Complying with Law Number 28 of 2007, Article 7, Paragraph 1 Concerning General Provisions and Tax Procedures, fines are imposed in the case of:

  1. Corporate Annual SPT is not submitted on time, the Fine is IDR 1,000,000.00 per SPT.
  2. Individual Annual SPT is not submitted on time, fine is IDR 500,000.00 per SPT.
  3. Periodic VAT SPT are not submitted on time, the fine is IDR 500,000.00 per SPT.
  4. If the SPT is not submitted on time, the fine is IDR 100,000 per SPT.
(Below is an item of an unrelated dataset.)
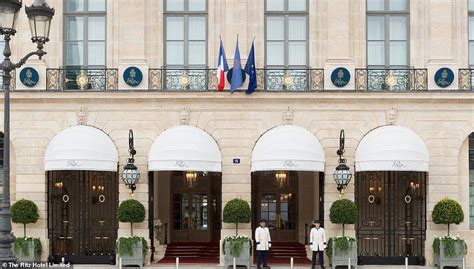 hotel ritz paris chanel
Taxpayers who are exempted waived fines

Paragraph 2 of the same article states further Taxpayers receiving exemptions or waive from fines. Administrative sanctions are not imposed on:

  1. Individual Taxpayers who have died.
  2. Individual Taxpayers who are no longer carrying out business activities or independent work.
  3. Individual Taxpayers who have foreigner status and no longer live in Indonesia.
  4. Company with Permanent Establishment (BUT) that no longer carries out activities in Indonesia.
  5. Mandatory Entities that are no longer carrying out business activities but have not been dissolved complying with applicable regulations.
  6. Treasurer who no longer makes payments,
  7. Taxpayers affected by disasters or other taxpayers who are regulated complying with Minister of Finance Regulations.
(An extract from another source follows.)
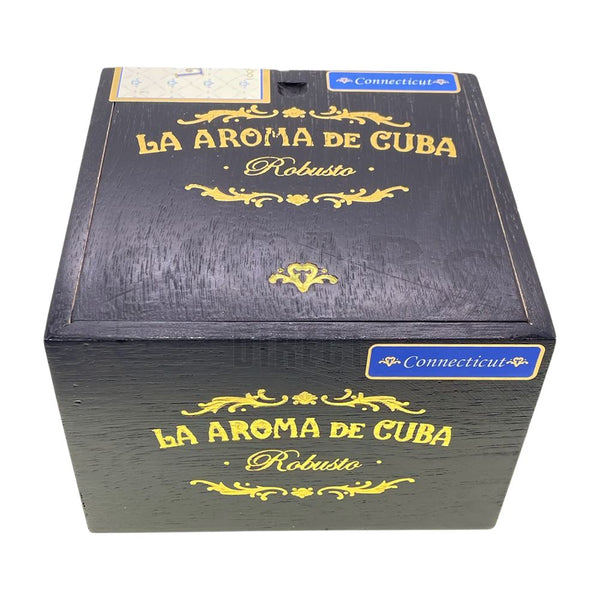 La Aroma de Cuba Connecticut Robusto Closed Box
Types of Tax Rates Necessary to Know

As we already know, basically the tax rate is the basis for imposing tax on all tax objects that are the responsibility of the taxpayer. Tax rates are generally in percentages determined by the government as a reference for tax imposition. Structurally, there are at least 4 types of tax rates, namely progressive, degressive, proportional rates, fixed or regressive rates.

Progressive Rate

Where, in progressive rates, when the tax is collected, the percentage will increase in proportion to the basic amount of the tax imposition. In Indonesia itself, this type of tax rate is applied as a method to impose personal income tax. Complete rates can be seen in the table below.

As we already know, basically the tax rate is the basis for imposing tax on all tax objects that are the responsibility of the taxpayer. Tax rates are generally in percentages determined by the government as a reference to tax imposition. Structurally, there are at least 4 types of tax rates, namely progressive, degressive, proportional, fixed or regressive rates.

Income Layer Tariff
From 0 to IDR 50,000,000 5%
From > IDR 50,000,000,000 to IDR 250,000,000 15%
From > IDR 250,000,000 to 500,000,000 25%
From > IDR 500,000,000 to 5,000,000,000 30%
> IDR 5,000,000,000 35%

What are ways to dissolve/close the company?

If you have made decision to close your company, the following are the steps you must take:

  1. Make a deed of dissolution at the Notary’s office
  2. Apply for the closure of your company’s NPWP at the tax office, but this process is not easy because the tax office must first carry out an audit of your company’s finances to ensure that your company does not have tax debts to the government; in this way, the tax office will carry out an audit of all transactions and your business activities and, as long as your company’s NPWP has not been officially closed by the tax office, your company still has the obligation to report and make payments complying with applicable regulations.

This is a brief description of the rights and obligations of companies that have been granted/have business permits from the government and have Taxpayer Numbers (NPWP) from the tax office, as taxpayers who must carry out their obligations complying with the applicable regulations.